Starting with an un-modified PDB file, e.g. 1A1A.pdb.  Edit a MOPAC data-set file to be named "1A1A ADD-H.mop"  Use keywords "GEO_DAT="1A1A.pdb" SITE=(SALT) ADD-H NOOPT OPT-H HTML CHARGE=0 GRADIENTS MOZYME EPS=78.4" and a title-line describing the system, e.g., "PDB file 1A1A with hydrogen atoms added, but positions not optimized"  If you know that sites in addition to salt-bridges are ionized, add these ionizations to the SITE command.  If there are several PDB files to be hydrogenated, use the SETUP command to specify the hydrogenation keywords, e.g., SETUP="Add-H.txt" and have the SETUP file "Add-H.txt" consist of the single line SITE=(SALT) ADD-H NOOPT OPT-H HTML CHARGE=0 GRADIENTS MOZYME EPS=78.4. Then only two keywords for each data-set would be needed, e.g., "GEO_DAT="1A1A.pdb" SETUP="Add-H.txt"".

Run the data-set, i.e., run "1A1A ADD-H.mop". That will produce an output and an ARC file.

To optimize the positions of the hydrogen atoms, run the newly-created ARC file.  All the keywords that were used in the previous job will be present in the ARC file, with the exception of the keywords that were specific to ADD-H, i.e., GEO_DAT="1A1A.pdb" SITE=(SALT) and ADD-H; these are automatically deleted.  This leaves a set of keywords that can be used in a normal MOPAC job to optimize the positions of the hydrogen atoms, while leaving all other atoms fixed.  Normally an ARC file would not be used as a MOPAC data-set, but in this case its use simplifies the hydrogenation process by eliminating one step.  The system should be neutral, unless metal atoms are present.  If MOZYME predicts that the system has a net charge, then examine the charged sites to check that the charges are correct.  Elements of Groups IA and IIA are always charged. Other metals, e.g, Zn, Fe, Ni, etc., might be charged. If a metal atom is assigned a negative charge in this run, use keyword METAL to make it 100% ionic.  This will not affect the run, but might make the charges generated by MOZYME look more reasonable.

## Given data:
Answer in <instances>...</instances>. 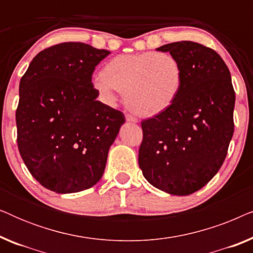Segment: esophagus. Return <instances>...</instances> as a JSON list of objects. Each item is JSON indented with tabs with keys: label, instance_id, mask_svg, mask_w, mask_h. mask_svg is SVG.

## Exercise set:
(1) Which keywords does the MOPAC hydrogenation text say are automatically deleted when the ARC file is created?
(2) Proceed with the MOPAC hydrogenation text, picking up after its last sentence.
The lines above play no part in this work.

## Answers by task:
(1) GEO_DAT="1A1A.pdb", SITE=(SALT), ADD-H

(2)
Detecting faults in hydrogenation

A simple way to check the hydrogenation is to run the system using keywords CHARGES and HTML, and then examine the output. All the ionized sites will be listed in the lines under "Ion Atom No."  If SITE=(SALT) is used, there might be a lot of salt bridges listed - residues involved in salt bridges can easily be identified by the short distance to a residue of the opposite sign.  Ignore them.  Focus on the remaining charged sites.  If any look strange, examine the environment using a GUI.  Keyword HTML produces a file that is easy to examine.

Another way to find faults in the hydrogenation is to run a single SCF calculation and look at the forces acting on the non-hydrogen atoms.  Start with the ARC file from the previous job, and replace keywords "NOOPT OPT-H" with "1SCF INVERT", then save the edited file.  Use a descriptive name such as "1A1A Opt-H 1SCF.mop"   Atoms that might be wrongly hydrogenated will have large gradients, typically over 100 kcal·mol-1·Å-1. At this point, ignore and carboxylate groups - PDB analyses typically do not distinguish between the C=O and C-OH distances.  Also, ignore large gradients in sulfate and phosphate groups.  These are usually caused by errors in the PM7 method.  Using a GUI (JSmol is ideal here), examine any atoms that have unexplained large gradients.  Possibly one or more simple errors will be found where there are more or less hydrogen atoms attached to a heavy atom than expected.  Add or delete hydrogen atoms as necessary, and re-run the "1A1A Opt-H 1SCF.mop" job.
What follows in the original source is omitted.